The tax bill currently making its way through Congress would make it more difficult for Texas and our local governments to provide the public services that we all need.
Under current law, you do not have to pay federal taxes on the amount you have already paid in state or local taxes. Specifically, taxpayers can deduct property and sales taxes when calculating the amount of their income subject to the federal personal income tax.
But under the new tax bill, sales taxes would not be deductible at all, and the property tax deduction would be capped at $10,000. In fact, under the Senate version of the bill, the property tax deduction would be completely eliminated in 2025.
If Texans can’t deduct their property taxes from their federal income tax bill, then they will be essentially paying more money in taxes without any corresponding increase in services. Through the deduction, the federal government has been absorbing a portion of the cost to property taxpayers of funding local services.
In 2015, 2.3 million Texas households used the property tax deduction, reducing their taxable income by $14.8 billion.
Most property taxes that Texans pay go to support our public schools, which require higher property tax rates to make up for inadequate state support. The rest of our property taxes go to support our cities, counties, community colleges and hospital districts. Our schools, roads, and public safety depend heavily on property taxes.
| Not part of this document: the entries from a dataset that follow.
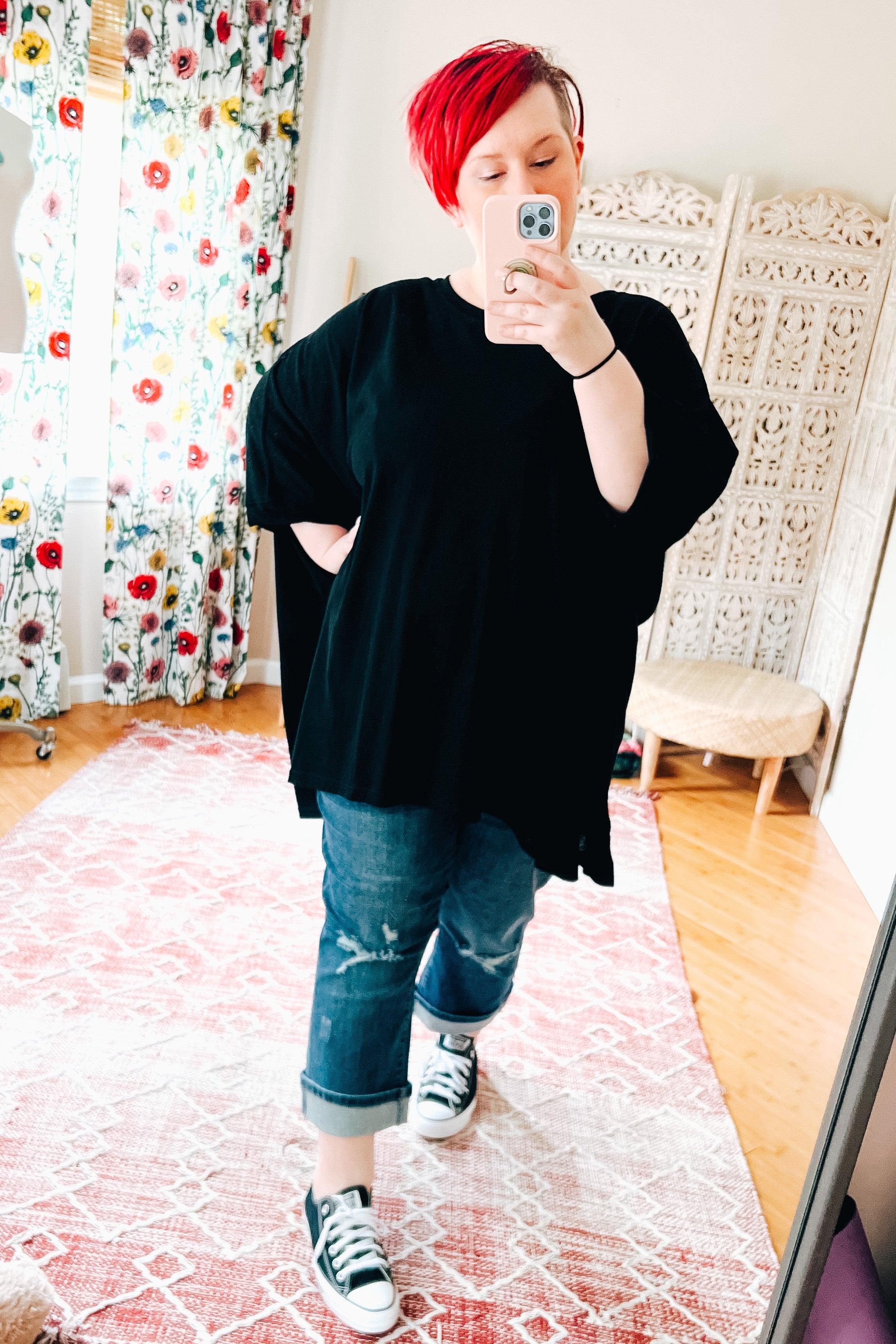 Woman with bright red hair wearing oversized black All My Life Boxy Top and cuffed jeans taking mirror selfie indoors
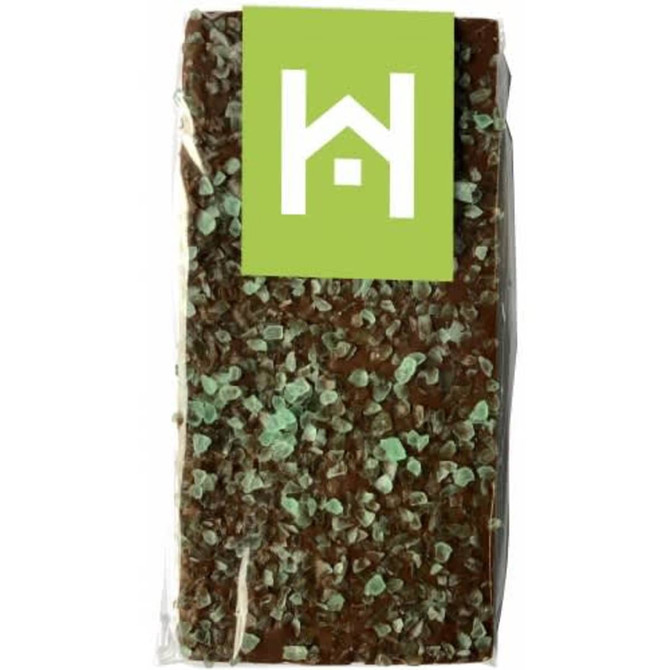A chocolate bar featuring dark chocolate topped with green peppermint crystals, packaged in a clear wrapper with branding.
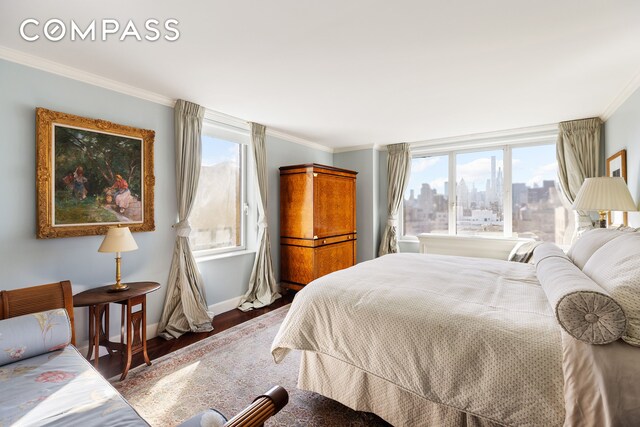 1049 5th Ave Unit 17A, New York City, NY 10028 - bedroom with baseboards, ornamental molding, wood finished floors, and a view of city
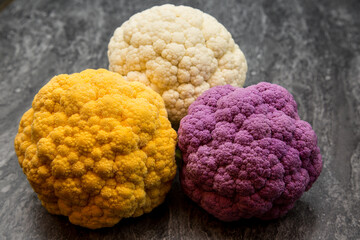 Three whole colorful Cauliflowers. Purple, Gold and White on a slate work top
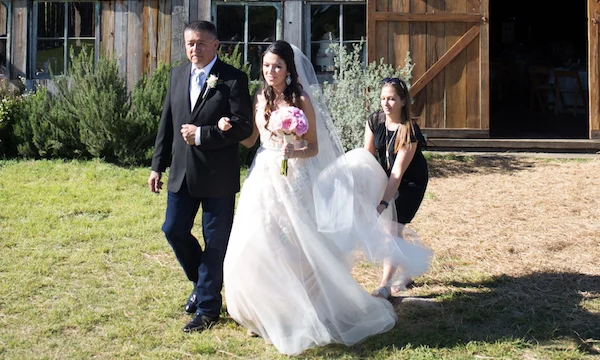 Day of Coordinator helping bride with Dres as she walks to alter with her father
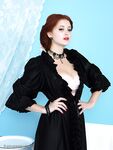Long legged vintage pinup girl showing hot tits wearing stockings & corset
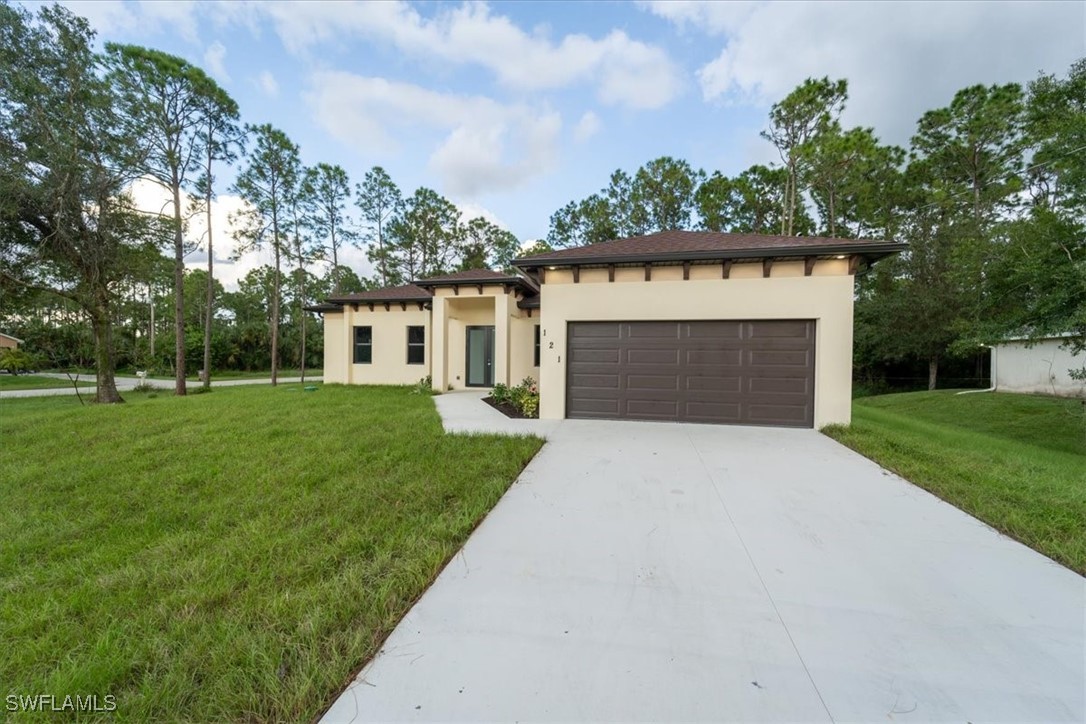 a front view of a house with a yard and garage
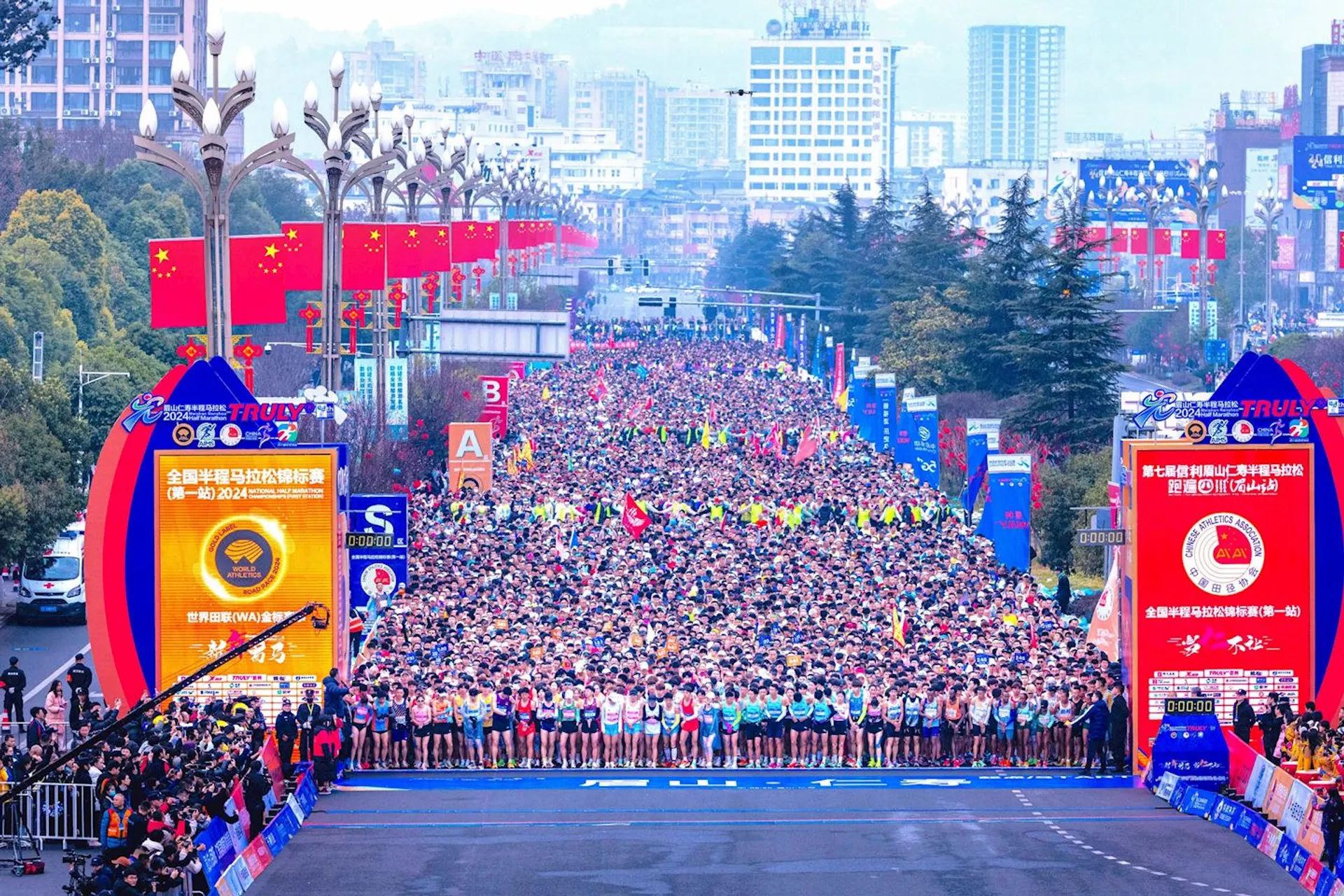 The image shows a large crowd of marathon runners lined up at the starting line of a race. There are numerous participants in sportswear, and the scene includes organizers and spectators along the sides. There are red banners and displays with Chinese characters, indicating it's a marathon event in China. The cityscape in the background features tall buildings and trees.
Our sales taxes go primarily to the state, making up almost 60 percent of Texas’ tax revenue. Cities, counties, and local transit authorities also rely on sales taxes. About 2.2 million Texans deducted $4.8 billion in sales tax payments in 2015.
If the new tax bill becomes law and caps or eliminates these deductions, then the cost to Texas households of supporting state and local public services will increase. This shift would make it more difficult for the state and for local governments to maintain the revenue necessary to improve vital public services.